Parish poison pen letter writer claims it was not his saliva on envelope

Sarah Knapton
Douglas Staples - INS News Agency Ltd 145 Winnersh Triangle Reading Berkshire RG41 5RB

A former parish council chairman convicted of writing a poison pen letter to a widow congratulating her on the death of her husband is to claim it was not his saliva on the envelope.

Douglas Staples, 69, of Enborne, Berkshire, was found guilty of sending a malicious communication to his neighbour and garden society organiser Dawn Taylor, just days after husband Peter's funeral last May.

In April Mr Staples was given a restraining order by magistrates and ordered to carry out 200 hours of unpaid work. But he has now launched an appeal at Reading Crown Court alleging that the prosecution did not give his defence team time to challenge DNA evidence.

Speaking outside the appeal court on Friday, Mr Staples said: “I did not lick that envelope or have anything to do with it.”

Dougas Staples Credit: INS

Outlining the prosecution at the initial appeal hearing, Christopher Hewertson: “Very simply, Dawn Taylor is a widow. She received, the day after her husband's funeral, a malicious communication by a letter within a card in an envelope.

“It is, the prosecution says, prima facie sent from the appellant. It is malicious, welcoming the death of her husband.

“The prosecution says it is within the background of issues between them, they live in close proximity. A summary forensic report describing the defendant's DNA to the usual probability, is relied on by the Crown.”

Defence solicitor, Andrew Hill, told the court that he intended to re-examine the DNA evidence.

Mrs Taylor is a popular organiser for the Enborne and Hampstead Marshall Garden Society.

A village source close to Mrs Taylor said: “It was all very upsetting at the time. To have that so soon after your husband dies is terrible. I think it was very raw.”

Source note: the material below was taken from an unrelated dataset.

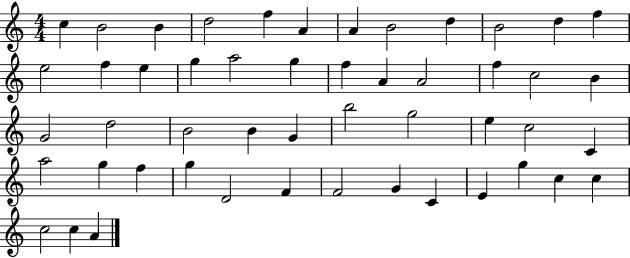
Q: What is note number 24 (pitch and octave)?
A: B4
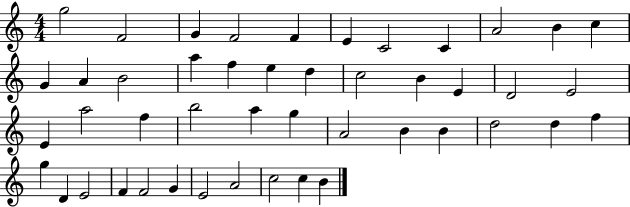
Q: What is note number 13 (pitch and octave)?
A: A4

Mr Staples previously been accused of enrolling villager Marilyn Ray in a dating site without her knowledge and sending the fire service to her home for an unwarranted safety inspection.

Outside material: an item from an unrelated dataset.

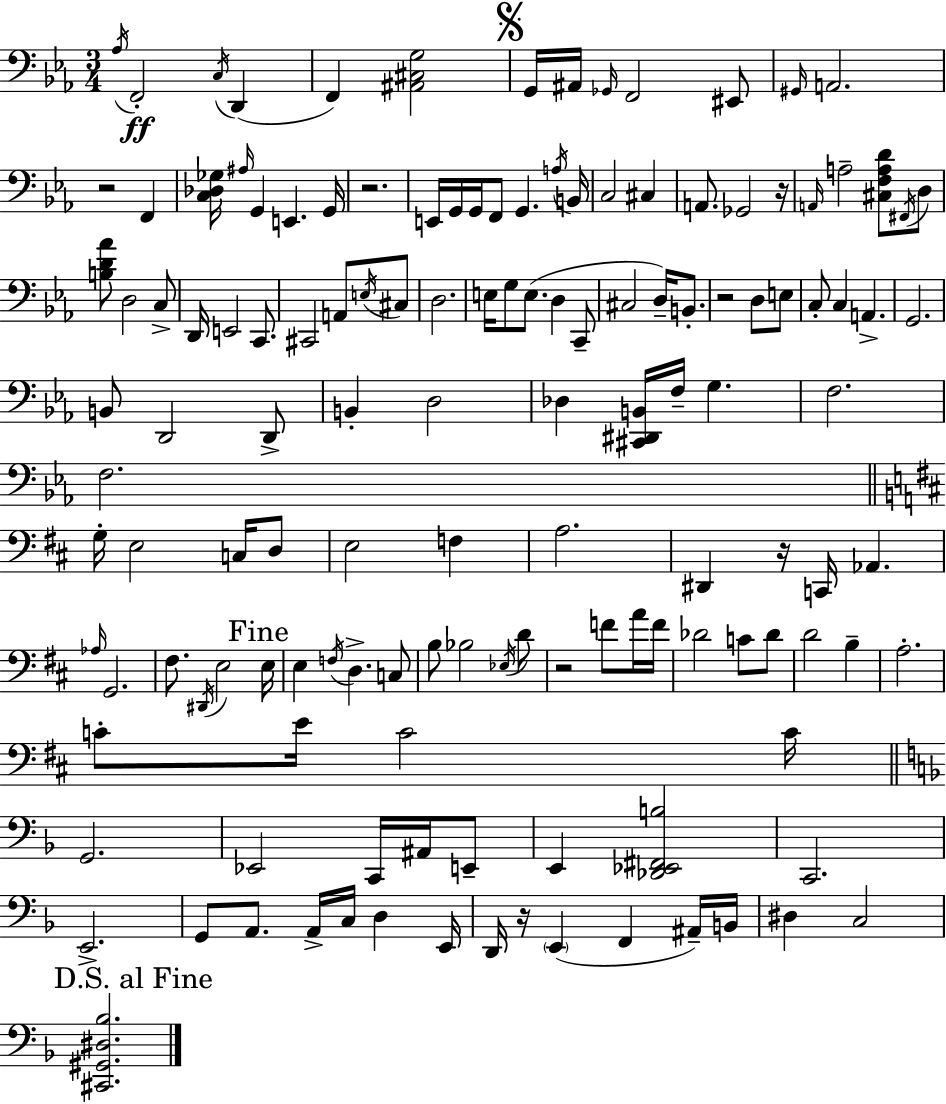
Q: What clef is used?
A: bass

After Mrs Ray resigned as parish council chairman for health reasons in 2006, leading to Staples taking up the post, the widow launched a series of complaints alleging that she had not received minutes for certain meetings, had falsely been accused of interrupting proceedings and also criticised the standards of the council's board.

Mr Staples had admitted requesting the fire safety assessment of Mrs Ray's cottage and misrepresenting the fire brigade response but later said he only made the admission because he had been given poor legal advice and a judge later ruled there was no case to answer.

The appeal is due to take place on November 15.